The Mudcat Café TM
Thread #135133   Message #3086032
Posted By: Don Firth
31-Jan-11 - 02:30 PM
Thread Name: I Hate the Sound..of 'classically trained' singers
Subject: RE: I Hate the Sound..of 'classically trained' singers
Old Vermin, I most definitely agree with what you said. But—about classical training, if I understand you correctly. . . .

I have never—ever—had one of my voice teachers tell me that the words don't matter. In fact, Mrs. Bianchi used to emphasis clear, crisp enunciation, "especially for the ballads you want to sing."

"They're stories," she went on to say, "and it's especially important that your listeners understand what you're singing."

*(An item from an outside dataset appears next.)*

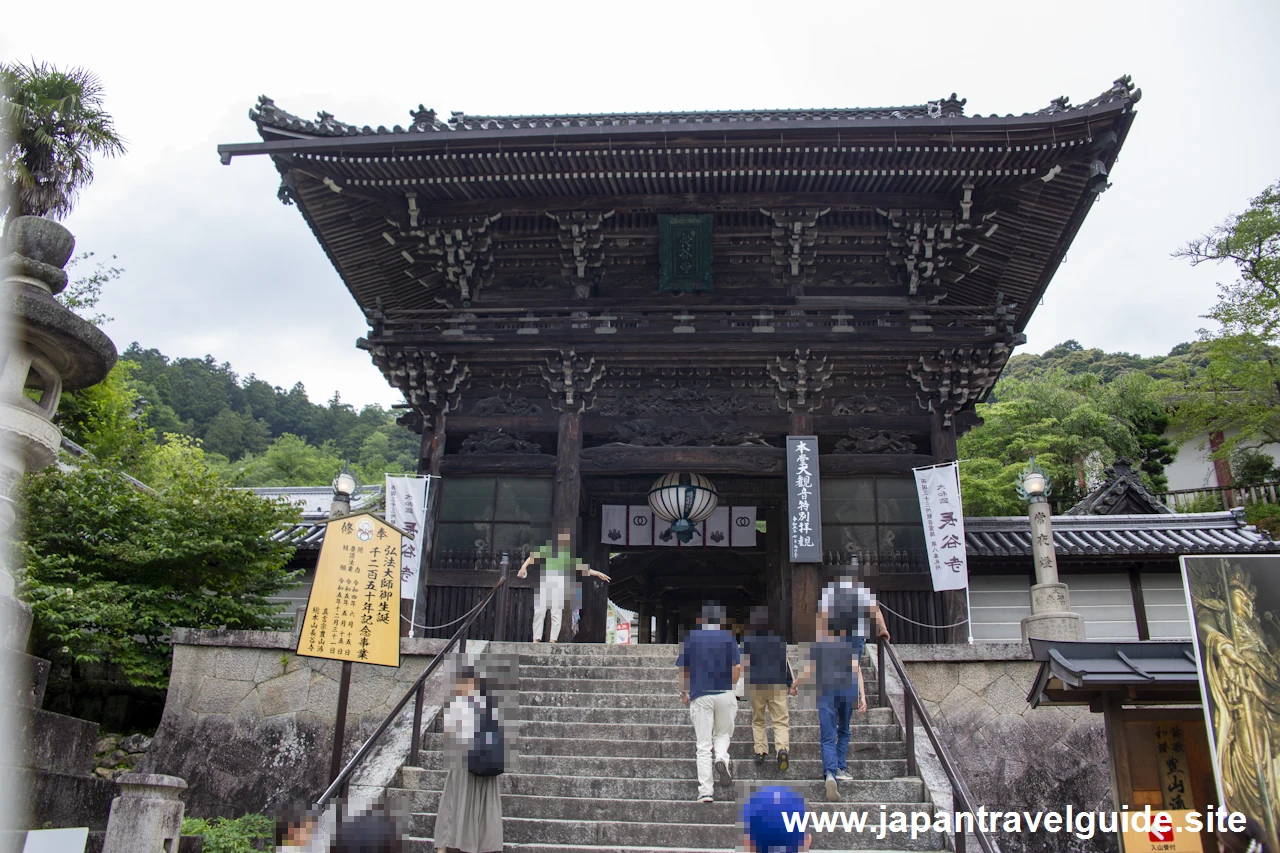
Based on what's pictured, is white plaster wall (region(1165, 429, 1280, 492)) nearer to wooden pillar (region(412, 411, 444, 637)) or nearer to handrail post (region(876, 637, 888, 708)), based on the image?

George Street had me bring my guitar to the lessons. After we had spent some time on exercises and vocal technique, he would have me sing whatever song I happened to be learning and working on at the time. He would often stop me in mid-song and ask me, "What does that line mean?" He knew perfectly well, but he wanted to be sure that I knew, and was not singing it merely by rote.

And I have run into more than one singer of folk songs who, when pinned down, didn't know what the hell he or she was singing about!

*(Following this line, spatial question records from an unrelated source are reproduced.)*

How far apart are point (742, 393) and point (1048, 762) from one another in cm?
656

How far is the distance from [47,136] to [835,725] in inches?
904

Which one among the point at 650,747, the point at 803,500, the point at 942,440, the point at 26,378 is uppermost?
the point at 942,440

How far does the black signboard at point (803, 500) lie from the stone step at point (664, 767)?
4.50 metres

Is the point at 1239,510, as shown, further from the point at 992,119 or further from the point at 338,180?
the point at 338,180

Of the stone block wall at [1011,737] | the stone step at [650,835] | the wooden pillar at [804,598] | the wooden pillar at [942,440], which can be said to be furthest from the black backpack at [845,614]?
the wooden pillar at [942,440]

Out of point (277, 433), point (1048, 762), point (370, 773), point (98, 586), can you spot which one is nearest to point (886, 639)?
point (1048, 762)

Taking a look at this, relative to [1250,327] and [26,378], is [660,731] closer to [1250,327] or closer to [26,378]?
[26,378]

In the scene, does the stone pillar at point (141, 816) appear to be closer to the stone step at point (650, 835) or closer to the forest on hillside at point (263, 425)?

I would often hear voice students at the University of Washington School of Music and the Cornish College of the Arts practicing enunciation exercises. The Cornish voice teachers used to pass out a small booklet of enunciation exercises to their pupils. Although I was taking from an outside teacher at the time (Mr. Street), I managed to score a copy of it. And still use it.

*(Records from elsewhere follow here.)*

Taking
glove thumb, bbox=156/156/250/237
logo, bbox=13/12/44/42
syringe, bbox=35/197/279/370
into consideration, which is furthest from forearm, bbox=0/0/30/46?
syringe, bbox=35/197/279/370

No, whether it is a border ballad or an operatic aria, the words are important.

Don Firth

P. S. The management of Seattle Opera considers the words sufficiently important that when the opera being presented is in Italian, French, German, or whatever, they project "supratitles" (like thesubtitles in a foreign movie) on a horizontal panel just below the proscenium above the stage. This, in addition to printing a synopsis of the plot in the program. I understand that this has become standard practice in opera houses all over the country.